RECORDS FOR THE EXERCISE -
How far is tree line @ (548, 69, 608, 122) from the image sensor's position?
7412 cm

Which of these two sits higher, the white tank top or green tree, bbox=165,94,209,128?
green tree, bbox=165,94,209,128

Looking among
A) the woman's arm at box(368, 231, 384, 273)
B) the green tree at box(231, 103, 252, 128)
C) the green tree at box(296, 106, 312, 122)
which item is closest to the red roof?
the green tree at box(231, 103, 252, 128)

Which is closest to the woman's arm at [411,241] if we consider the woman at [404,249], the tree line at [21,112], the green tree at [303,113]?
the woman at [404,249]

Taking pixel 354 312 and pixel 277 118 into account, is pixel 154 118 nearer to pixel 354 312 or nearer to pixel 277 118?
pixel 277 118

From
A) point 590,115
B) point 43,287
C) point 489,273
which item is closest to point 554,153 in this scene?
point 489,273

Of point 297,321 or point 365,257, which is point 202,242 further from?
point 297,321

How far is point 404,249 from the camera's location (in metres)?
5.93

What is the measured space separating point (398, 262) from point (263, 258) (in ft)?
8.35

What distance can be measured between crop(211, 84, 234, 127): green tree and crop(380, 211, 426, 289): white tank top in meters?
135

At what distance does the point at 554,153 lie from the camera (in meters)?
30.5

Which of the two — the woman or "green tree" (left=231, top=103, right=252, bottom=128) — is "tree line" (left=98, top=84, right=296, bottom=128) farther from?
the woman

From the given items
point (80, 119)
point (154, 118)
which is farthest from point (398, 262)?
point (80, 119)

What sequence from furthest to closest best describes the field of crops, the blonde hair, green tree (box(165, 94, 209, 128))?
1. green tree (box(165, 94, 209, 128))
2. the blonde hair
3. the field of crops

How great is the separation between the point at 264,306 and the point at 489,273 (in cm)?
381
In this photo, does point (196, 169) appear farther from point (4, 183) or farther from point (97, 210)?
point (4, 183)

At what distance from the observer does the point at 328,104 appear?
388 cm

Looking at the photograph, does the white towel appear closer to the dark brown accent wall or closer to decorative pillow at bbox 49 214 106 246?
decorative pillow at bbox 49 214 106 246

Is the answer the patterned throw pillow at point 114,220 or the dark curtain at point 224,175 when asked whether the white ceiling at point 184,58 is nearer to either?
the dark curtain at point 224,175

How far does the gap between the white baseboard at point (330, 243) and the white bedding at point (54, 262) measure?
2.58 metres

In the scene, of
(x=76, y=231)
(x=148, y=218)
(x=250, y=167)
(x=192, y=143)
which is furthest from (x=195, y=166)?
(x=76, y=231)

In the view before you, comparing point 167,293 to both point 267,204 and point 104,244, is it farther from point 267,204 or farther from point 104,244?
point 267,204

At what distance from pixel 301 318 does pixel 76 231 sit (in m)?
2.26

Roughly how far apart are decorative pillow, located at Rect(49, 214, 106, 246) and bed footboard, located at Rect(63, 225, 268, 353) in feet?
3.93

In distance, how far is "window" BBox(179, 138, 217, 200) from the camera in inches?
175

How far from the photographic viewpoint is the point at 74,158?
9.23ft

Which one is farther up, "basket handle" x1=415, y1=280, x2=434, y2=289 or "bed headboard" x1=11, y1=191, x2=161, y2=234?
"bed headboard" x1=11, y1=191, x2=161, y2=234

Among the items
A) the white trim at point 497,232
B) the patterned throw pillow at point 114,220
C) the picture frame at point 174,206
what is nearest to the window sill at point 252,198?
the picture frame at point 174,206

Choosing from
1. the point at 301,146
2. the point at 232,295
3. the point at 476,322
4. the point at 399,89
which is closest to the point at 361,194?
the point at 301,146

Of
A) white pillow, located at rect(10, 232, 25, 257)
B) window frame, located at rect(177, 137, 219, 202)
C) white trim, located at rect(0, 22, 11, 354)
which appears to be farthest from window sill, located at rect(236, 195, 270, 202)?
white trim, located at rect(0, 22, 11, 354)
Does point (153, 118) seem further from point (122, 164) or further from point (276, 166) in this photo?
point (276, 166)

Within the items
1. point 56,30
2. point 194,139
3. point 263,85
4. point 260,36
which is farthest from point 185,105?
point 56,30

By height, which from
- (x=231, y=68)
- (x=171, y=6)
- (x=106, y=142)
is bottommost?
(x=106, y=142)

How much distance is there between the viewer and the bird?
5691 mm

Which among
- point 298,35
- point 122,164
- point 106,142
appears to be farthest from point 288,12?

WRITTEN TASK - Please return, unchanged, every line of the entries above from the line that contains "By height, which from" through the last line of the entries, both ends included.

EXERCISE RESPONSE -
By height, which from
- (x=231, y=68)
- (x=171, y=6)
- (x=106, y=142)
is bottommost?
(x=106, y=142)

How much distance is there between the viewer and the bird?
5691 mm

Which among
- point 298,35
- point 122,164
- point 106,142
appears to be farthest from point 288,12?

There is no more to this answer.